Congress, said the former Union minister, had gone through more difficult times in the past and had recovered. “We are sure that the party will recover. But it is up to us in the party to make that decision, right? Someone is telling us, being patronizing, that you should not make this decision. Your choice is bad. That is not fair. In a modern democracy, be paternalistic and impose on people something you think is good? “

He noted that in the past, the party had split and many leaders had resigned.

“We have a sense of comfort and faith. You can’t tell us that you don’t have to have comfort and faith,” he said.

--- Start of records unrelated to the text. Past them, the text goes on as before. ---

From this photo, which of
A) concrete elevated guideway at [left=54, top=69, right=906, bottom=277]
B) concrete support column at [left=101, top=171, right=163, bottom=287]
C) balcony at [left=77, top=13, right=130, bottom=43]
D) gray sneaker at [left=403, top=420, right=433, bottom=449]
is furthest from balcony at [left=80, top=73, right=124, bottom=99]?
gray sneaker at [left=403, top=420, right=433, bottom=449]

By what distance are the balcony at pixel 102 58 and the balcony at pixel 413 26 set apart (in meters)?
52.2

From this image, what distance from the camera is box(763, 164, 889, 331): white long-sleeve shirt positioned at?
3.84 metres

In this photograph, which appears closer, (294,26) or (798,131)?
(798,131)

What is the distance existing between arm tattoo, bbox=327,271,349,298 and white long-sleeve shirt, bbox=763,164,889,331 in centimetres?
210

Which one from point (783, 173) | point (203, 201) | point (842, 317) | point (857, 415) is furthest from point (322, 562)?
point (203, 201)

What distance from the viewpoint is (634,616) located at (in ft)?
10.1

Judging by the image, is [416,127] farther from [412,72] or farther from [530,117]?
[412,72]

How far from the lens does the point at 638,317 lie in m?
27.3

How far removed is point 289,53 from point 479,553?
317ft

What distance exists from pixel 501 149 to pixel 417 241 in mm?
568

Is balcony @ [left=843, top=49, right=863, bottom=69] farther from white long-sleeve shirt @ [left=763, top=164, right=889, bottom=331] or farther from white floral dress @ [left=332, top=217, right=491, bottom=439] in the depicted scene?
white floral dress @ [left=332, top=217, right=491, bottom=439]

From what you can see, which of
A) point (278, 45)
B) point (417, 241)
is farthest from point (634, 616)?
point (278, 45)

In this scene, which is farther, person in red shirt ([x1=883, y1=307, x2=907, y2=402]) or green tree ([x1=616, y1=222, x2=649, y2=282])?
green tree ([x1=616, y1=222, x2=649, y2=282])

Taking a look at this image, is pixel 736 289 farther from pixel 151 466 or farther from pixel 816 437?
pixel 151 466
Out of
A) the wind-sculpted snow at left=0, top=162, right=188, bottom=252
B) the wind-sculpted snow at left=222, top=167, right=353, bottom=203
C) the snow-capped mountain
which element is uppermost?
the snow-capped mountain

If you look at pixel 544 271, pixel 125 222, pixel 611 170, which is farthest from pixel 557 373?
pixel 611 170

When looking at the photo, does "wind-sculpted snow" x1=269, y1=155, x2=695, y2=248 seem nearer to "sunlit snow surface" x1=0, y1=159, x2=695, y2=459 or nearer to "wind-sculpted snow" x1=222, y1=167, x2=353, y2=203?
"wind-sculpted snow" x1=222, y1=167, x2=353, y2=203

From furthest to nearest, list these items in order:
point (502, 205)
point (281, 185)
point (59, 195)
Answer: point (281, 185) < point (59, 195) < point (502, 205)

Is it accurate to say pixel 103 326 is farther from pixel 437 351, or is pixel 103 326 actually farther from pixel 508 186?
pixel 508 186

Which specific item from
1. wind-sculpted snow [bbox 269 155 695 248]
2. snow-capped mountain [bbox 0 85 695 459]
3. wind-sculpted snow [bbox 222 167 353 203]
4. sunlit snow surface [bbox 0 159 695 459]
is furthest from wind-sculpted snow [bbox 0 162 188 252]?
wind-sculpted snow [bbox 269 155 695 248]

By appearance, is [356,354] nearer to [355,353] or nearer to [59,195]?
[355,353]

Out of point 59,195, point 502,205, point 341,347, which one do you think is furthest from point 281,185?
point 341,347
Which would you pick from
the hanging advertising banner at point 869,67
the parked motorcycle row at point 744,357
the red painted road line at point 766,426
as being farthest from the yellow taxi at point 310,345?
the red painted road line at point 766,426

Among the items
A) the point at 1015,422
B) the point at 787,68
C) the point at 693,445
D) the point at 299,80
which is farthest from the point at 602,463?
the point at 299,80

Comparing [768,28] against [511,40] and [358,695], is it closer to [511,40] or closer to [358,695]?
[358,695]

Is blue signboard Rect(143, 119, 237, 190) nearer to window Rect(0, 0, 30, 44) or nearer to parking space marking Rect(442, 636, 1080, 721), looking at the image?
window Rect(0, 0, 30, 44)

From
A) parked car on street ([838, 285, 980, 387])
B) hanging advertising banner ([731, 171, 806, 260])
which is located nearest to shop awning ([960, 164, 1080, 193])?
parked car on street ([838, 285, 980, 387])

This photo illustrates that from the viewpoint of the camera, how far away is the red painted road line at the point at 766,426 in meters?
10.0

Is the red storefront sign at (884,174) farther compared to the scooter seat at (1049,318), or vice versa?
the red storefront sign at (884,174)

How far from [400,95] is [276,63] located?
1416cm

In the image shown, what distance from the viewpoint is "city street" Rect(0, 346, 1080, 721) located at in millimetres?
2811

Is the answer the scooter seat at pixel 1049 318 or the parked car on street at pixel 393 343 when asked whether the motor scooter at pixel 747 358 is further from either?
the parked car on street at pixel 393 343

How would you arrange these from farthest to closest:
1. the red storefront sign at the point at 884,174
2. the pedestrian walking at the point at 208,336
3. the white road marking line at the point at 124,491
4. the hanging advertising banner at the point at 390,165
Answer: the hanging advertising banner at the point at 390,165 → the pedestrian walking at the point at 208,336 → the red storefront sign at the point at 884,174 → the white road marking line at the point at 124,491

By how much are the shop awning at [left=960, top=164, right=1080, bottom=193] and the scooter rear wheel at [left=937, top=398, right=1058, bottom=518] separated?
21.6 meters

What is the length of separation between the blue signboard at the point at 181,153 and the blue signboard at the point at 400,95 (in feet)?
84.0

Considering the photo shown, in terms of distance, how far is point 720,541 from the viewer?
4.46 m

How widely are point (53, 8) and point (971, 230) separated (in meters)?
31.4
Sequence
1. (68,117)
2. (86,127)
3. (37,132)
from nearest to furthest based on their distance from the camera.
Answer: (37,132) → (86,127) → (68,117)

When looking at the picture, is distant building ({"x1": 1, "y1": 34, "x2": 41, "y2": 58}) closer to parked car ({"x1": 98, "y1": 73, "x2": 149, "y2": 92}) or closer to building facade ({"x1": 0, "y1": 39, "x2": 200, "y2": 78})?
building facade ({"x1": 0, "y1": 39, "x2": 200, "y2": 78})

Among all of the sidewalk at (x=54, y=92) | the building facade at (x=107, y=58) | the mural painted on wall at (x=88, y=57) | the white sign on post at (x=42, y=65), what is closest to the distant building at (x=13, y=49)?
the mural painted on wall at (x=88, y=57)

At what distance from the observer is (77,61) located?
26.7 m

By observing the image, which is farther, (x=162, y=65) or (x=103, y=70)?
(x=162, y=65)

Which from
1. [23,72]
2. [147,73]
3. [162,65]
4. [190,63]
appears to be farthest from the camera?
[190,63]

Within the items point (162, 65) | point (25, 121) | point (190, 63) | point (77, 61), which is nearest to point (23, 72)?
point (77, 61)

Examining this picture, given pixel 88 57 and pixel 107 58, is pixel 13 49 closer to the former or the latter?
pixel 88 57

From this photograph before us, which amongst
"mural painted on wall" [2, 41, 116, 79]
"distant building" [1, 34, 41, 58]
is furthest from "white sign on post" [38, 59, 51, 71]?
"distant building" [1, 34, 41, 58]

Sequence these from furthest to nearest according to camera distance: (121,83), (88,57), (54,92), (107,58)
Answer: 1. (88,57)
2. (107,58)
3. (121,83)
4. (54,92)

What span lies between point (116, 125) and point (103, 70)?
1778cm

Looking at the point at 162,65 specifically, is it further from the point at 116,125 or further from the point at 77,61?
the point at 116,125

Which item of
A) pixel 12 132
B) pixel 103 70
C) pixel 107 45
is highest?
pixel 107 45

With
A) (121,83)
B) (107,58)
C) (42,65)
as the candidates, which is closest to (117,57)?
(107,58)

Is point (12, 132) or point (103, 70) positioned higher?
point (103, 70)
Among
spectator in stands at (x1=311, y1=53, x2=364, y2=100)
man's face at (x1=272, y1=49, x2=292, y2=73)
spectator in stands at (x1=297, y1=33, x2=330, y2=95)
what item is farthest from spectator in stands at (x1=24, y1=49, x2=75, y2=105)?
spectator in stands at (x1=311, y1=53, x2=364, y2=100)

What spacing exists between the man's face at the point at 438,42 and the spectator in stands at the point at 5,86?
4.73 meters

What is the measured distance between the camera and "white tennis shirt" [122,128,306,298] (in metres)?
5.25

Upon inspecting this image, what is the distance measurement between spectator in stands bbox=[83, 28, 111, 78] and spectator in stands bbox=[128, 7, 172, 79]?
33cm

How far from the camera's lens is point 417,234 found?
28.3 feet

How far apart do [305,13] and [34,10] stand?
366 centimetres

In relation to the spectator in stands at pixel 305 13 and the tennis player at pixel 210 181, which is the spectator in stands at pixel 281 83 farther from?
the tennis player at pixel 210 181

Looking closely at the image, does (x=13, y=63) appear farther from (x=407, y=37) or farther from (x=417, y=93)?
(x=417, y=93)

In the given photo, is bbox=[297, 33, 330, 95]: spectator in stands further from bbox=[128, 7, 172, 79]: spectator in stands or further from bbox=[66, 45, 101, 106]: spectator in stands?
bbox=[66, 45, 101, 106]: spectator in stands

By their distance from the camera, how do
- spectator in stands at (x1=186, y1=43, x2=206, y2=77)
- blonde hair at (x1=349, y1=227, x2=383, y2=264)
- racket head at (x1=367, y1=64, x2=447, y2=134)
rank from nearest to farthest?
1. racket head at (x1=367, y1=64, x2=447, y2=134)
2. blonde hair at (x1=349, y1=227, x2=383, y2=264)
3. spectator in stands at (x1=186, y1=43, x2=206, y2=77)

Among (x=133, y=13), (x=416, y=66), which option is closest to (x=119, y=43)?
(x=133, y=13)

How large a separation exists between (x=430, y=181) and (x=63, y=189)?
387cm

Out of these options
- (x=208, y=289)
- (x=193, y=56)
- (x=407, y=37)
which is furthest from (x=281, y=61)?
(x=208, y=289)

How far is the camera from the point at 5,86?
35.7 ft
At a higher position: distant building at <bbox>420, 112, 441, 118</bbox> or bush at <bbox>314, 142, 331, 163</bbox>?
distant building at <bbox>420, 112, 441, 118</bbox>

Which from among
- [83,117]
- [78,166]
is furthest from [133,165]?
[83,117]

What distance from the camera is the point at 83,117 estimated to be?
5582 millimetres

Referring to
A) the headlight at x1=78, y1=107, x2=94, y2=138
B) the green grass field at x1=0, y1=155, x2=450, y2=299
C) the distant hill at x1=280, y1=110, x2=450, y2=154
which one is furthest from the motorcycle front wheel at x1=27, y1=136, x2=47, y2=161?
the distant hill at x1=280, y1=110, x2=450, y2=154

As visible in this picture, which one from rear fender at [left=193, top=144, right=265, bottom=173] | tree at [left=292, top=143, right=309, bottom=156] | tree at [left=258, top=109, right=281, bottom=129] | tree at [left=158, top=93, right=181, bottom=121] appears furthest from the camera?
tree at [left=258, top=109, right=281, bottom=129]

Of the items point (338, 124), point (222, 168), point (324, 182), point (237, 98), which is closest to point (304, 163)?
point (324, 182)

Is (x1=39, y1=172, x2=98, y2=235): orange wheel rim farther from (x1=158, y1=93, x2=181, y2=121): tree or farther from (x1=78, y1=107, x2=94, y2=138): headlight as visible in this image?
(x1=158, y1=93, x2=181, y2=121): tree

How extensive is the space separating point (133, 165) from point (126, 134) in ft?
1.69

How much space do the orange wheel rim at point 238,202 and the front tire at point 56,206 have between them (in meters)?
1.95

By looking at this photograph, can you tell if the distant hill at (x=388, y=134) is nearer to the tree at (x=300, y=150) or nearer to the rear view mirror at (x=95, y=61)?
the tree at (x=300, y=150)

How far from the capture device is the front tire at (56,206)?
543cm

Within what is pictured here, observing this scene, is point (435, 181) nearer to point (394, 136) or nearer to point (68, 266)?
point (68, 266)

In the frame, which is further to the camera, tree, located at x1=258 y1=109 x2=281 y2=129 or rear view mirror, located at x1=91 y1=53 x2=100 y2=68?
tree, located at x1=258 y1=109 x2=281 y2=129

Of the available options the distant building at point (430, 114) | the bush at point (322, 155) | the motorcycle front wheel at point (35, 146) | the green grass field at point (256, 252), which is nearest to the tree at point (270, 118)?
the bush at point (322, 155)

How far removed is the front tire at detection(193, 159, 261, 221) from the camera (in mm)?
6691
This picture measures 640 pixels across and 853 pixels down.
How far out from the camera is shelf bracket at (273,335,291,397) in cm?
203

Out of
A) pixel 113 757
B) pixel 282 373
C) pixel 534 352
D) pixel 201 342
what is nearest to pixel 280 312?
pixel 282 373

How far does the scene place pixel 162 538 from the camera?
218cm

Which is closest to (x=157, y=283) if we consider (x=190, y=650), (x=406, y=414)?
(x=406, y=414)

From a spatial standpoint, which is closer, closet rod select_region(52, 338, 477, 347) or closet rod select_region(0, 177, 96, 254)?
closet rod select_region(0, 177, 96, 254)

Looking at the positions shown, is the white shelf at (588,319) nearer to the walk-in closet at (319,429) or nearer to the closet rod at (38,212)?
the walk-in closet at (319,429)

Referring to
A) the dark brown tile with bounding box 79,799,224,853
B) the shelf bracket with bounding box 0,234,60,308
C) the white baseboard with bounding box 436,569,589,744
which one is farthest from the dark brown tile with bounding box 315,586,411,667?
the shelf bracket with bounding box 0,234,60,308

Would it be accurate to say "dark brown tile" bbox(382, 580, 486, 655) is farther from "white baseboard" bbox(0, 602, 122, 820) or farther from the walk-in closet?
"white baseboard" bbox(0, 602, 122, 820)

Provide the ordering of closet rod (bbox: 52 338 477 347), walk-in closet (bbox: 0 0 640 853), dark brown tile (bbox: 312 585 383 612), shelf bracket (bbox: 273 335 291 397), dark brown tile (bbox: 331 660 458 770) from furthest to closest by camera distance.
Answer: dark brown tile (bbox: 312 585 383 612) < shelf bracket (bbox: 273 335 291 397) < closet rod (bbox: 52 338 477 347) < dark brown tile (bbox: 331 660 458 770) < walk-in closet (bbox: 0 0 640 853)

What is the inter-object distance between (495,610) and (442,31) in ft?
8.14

On the leader of the Lok Sabha of Congress, Adhir Ranjan Chaudhary, who suggested that discontents with the party should resign or form their own party, Khurshid said: “I will not ask anyone to leave. I do not have a monopoly in Congress. that only my views should prevail. I am saying please have respect for each other. You may have an opinion that may or may not be valid. Please convey it at the party. If we have an opinion contrary to that, the we will express too. “

He added: “This conversation was started by other people. I want to know what they want. I would be happy to hear that on the party forum. I have my own opinion, but I am not going to advertise that vision around the world. I will use that point of view within. of the party because I have faith that the party functions in a democratic way in which I can express my point of view. My point of view may not be finally accepted and it doesn’t matter if it is not accepted. There has to be a give and take inside a party “.